- Task description -
Output all of the data below without changing a word, and exclude the pictures.

Data records:
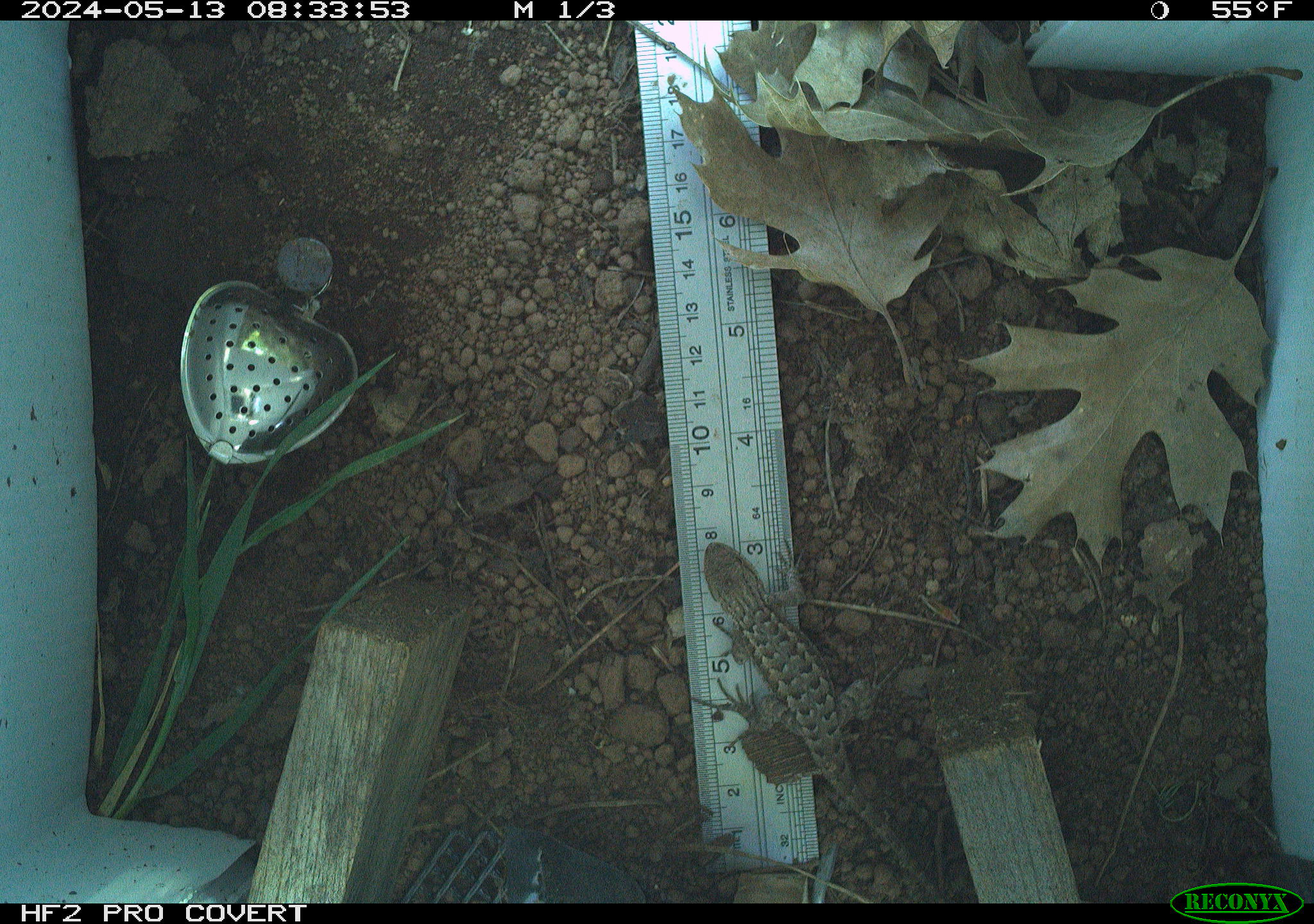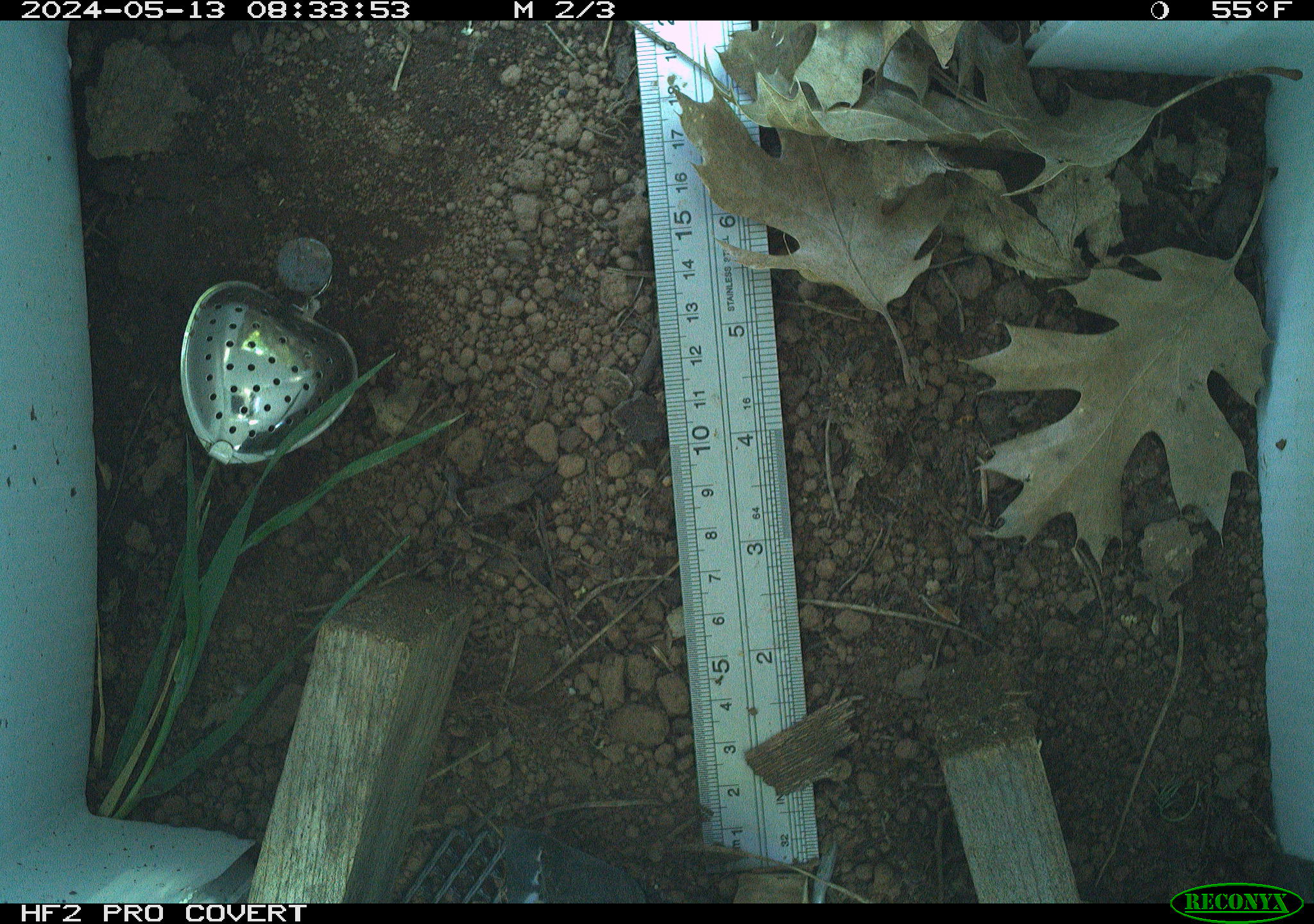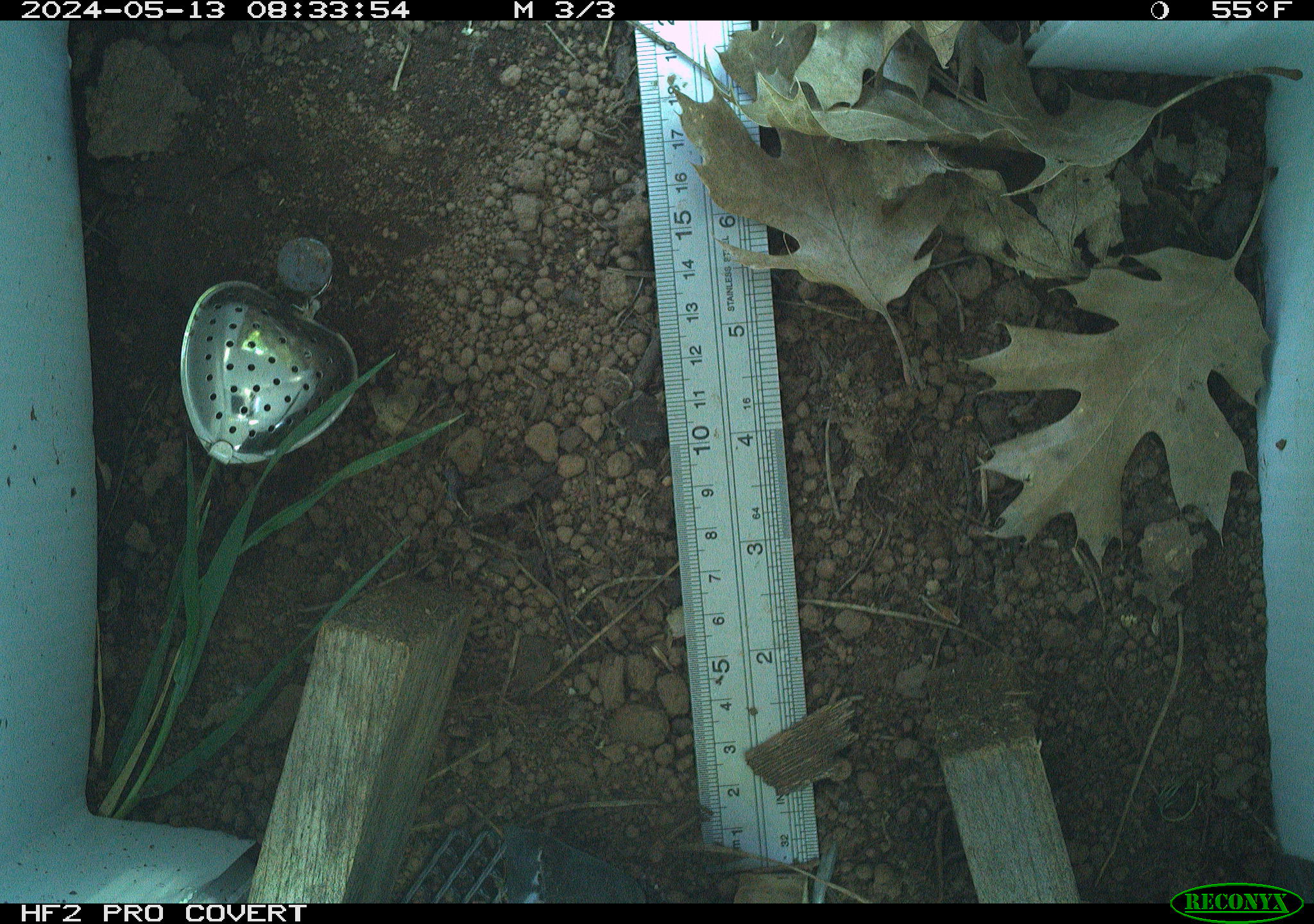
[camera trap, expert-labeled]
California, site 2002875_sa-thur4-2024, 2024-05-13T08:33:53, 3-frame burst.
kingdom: Animalia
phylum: Chordata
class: Reptilia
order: Squamata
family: Phrynosomatidae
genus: Sceloporus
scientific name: Sceloporus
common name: spiny lizards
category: sceloporus species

- Solution for this exercise -
[camera trap, expert-labeled]
California, site 2002875_sa-thur4-2024, 2024-05-13T08:33:53, 3-frame burst.
kingdom: Animalia
phylum: Chordata
class: Reptilia
order: Squamata
family: Phrynosomatidae
genus: Sceloporus
scientific name: Sceloporus
common name: spiny lizards
category: sceloporus species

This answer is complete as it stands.